[Start Data listing]

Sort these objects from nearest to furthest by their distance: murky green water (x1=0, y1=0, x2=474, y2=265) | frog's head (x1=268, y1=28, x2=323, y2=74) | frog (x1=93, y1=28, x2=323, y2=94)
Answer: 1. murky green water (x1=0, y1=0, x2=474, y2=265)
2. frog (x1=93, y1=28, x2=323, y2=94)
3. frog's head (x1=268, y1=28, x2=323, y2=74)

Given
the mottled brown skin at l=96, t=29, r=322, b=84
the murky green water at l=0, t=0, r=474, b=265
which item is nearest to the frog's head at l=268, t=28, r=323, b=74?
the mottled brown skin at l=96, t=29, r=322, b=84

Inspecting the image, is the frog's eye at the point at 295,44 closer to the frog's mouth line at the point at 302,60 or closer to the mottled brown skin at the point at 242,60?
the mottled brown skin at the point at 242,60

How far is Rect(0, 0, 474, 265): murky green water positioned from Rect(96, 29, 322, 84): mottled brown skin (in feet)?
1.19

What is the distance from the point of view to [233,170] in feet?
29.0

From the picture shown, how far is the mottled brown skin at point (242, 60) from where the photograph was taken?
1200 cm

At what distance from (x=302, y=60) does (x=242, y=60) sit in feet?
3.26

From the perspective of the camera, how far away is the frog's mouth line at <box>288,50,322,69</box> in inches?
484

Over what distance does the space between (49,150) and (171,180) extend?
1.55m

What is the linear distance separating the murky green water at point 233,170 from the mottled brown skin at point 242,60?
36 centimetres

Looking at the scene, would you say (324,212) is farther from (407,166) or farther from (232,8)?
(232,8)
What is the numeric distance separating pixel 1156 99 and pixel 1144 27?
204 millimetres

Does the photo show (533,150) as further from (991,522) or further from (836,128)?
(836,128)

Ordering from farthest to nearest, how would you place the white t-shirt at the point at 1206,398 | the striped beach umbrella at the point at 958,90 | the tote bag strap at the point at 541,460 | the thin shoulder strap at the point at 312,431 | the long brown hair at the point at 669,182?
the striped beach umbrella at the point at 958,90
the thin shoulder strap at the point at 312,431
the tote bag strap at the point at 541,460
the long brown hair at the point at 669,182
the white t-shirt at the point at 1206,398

[End Data listing]

## What is expected
Transcribe the whole listing exactly.

## Full answer
Sort these objects from nearest to furthest by their distance: murky green water (x1=0, y1=0, x2=474, y2=265) | frog's head (x1=268, y1=28, x2=323, y2=74) | frog (x1=93, y1=28, x2=323, y2=94)
Answer: 1. murky green water (x1=0, y1=0, x2=474, y2=265)
2. frog (x1=93, y1=28, x2=323, y2=94)
3. frog's head (x1=268, y1=28, x2=323, y2=74)

Given
the mottled brown skin at l=96, t=29, r=322, b=84
the murky green water at l=0, t=0, r=474, b=265
which item is nearest to the frog's head at l=268, t=28, r=323, b=74?
the mottled brown skin at l=96, t=29, r=322, b=84

Inspecting the image, is the frog's eye at the point at 295,44 closer to the frog's mouth line at the point at 302,60 or closer to the mottled brown skin at the point at 242,60?
the mottled brown skin at the point at 242,60

How far is Rect(0, 0, 474, 265): murky green water positioned from Rect(96, 29, 322, 84): mottled brown skin (in feet)?
1.19

What is the distance from the point of view to [233,170] in feet?
29.0

From the picture shown, how far is the mottled brown skin at point (242, 60) from where the photograph was taken?
1200 cm

At what distance from (x=302, y=60) does (x=242, y=60) sit in feet?
3.26

From the perspective of the camera, how far away is the frog's mouth line at <box>288,50,322,69</box> in inches?
484

Over what distance does the space between (49,150) and (171,180) extend?
1.55m

What is the linear distance separating the murky green water at point 233,170 from the mottled brown skin at point 242,60?
36 centimetres

Looking at the scene, would you say (324,212) is farther from (407,166) or farther from (232,8)?
(232,8)
What is the numeric distance separating pixel 1156 99 and pixel 1144 27?
204 millimetres

Does the photo show (533,150) as further from (991,522) or further from (836,128)?
(836,128)

Ordering from farthest to nearest, how would you place the white t-shirt at the point at 1206,398 | the striped beach umbrella at the point at 958,90 | the tote bag strap at the point at 541,460 | the thin shoulder strap at the point at 312,431 | the long brown hair at the point at 669,182?
the striped beach umbrella at the point at 958,90
the thin shoulder strap at the point at 312,431
the tote bag strap at the point at 541,460
the long brown hair at the point at 669,182
the white t-shirt at the point at 1206,398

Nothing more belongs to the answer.